The town of Cattolica Eraclea, hometown of longtime Mafia boss Vito Rizzuto. Adrian Humphreys/National Post

“I’d also recommend Caccamo on the north coast, which is dominated by a dramatic Norman castle but has a more recent history of a thoroughly corrupted city hall,” said Russo. “You can see the local godfather’s house just a few blocks from the reformist politician he ordered to be killed.”

In Sicily, the Mafia’s birthplace, a vibrant and youthful anti-Mafia movement has led to Mafia property being seized and repurposed for community businesses and tourism, such as homes and vineyards. Many stores display an Addiopizzo logo, meaning they refuse to pay the “protection” money extorted by the Mafia.

This allows tourists to support the fight against the Mafia as they travel the island.

There are important underworld sites that true crime buffs and mob researchers gravitate to in other countries where the mob seized an outsized share of underworld attention.

In Canada, for example, visitors to Montreal sometimes take a drive to a strip mall at 4891 Jarry St. E., which once housed a social club called Club Social Consenza, used as the headquarters for the Montreal Mafia.
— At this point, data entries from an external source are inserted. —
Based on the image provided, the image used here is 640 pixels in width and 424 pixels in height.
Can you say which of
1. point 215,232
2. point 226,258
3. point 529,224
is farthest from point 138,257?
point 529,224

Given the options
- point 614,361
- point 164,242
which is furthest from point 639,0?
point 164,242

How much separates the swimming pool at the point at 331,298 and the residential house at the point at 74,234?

Club Social Consenza at 4891 Jarry St. E, Montreal, known as the headquarters for Montreal mafia. Postmedia

In the 1980s, 90s and into the 2000s, this is where Mafia patriarch Nicolo Rizzuto came most days. A lucky visitor could watch him wander in, looking like any elderly man, and hang his fedora on a coat rack. Inside he would meet with a rotating cast of many of the most powerful mobsters in the country.

Few tourists ventured inside. When I did they claimed the coffee machine was broken but all the men seated at the tables had a warm cup in front of them.
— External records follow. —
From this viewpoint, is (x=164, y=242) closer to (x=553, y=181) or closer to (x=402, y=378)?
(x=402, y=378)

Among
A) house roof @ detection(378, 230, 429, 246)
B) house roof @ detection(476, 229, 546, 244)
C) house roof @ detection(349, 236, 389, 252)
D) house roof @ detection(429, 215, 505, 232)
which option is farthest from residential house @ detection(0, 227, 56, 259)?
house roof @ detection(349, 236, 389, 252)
Eventually, the RCMP installed hidden cameras and audio recorders in the club and the evidence against the Rizzutos and their red-faced visitors, including prominent businessmen, was explosive. After the Rizzutos’ arrest and several murders, the club shut down.

At last check, it housed a woman’s clothing boutique.

In New York City, one of the big draws for mob tourists is 247 Mulberry St., once home to the Ravenite Social Club in the heart of the city’s old Little Italy.

This was the headquarters for John Gotti, boss of the Gambino crime family. As wth the Consenza in Montreal, the Ravenite was a revolving door of mobsters coming and going, often being quietly photographed by the FBI hidden across the road.

The FBI wired up an apartment above the club where Gotti would go to discuss important business and the evidence would finally help bring the Teflon Don down in the 1990s. The building was seized and auctioned off.

The site of the Ravenite is now a trendy women’s show store.

In Chicago, the site of one of the favourite hangouts of Al “Scarface” Capone, a leading Prohibition-era mob boss, remains much closer to its roots than other former mob clubs.

The Green Mill Cocktail Lounge at 4802 N. Broadway Ave. was once partially owned by Jack “Machine Gun” McGurn, a Capone henchman who was charged, but not convicted, with orchestrating the St. Valentine’s Day Massacre, a mass murder of Capone’s rivals in 1929.

The Green Mill remains a nightclub featuring live jazz, some Capone memorabilia and the circular, green-upholstered booth where Capone held court.

While some places try to hide mob connections, Las Vegas, of course, brashly boasts its tawdry past. Many popular movies document the mob’s interest in the city’s casinos and Vegas hosted a parade of American gangsters, including Benjamin “Bugsy” Siegel.

Today, the Mob Museum is a popular tourist destination in a city that seems to be nothing but. It has interactive exhibits and artifacts of both the mobsters and law enforcement trying to fight them, appropriately housed in a restored 1933 former courthouse at 300 Stewart Ave.

The mob continues to play an evolving role in the history of cities around the world. Reliving it, especially when it is in the distant past, can be kitschy and fun.

In places where people still live in the shadow of powerful crime figures, where the Mafia’s reign has not yet waned, it is a far more visceral, emotional and dangerous experience.

But even in Sicily, the birthplace of the Mafia, there is wide-spread and public anti-Mafia activity and seeing and experiencing that resistance, that defiance, is as uplifting and beautiful as any vista a tourist could hope to see.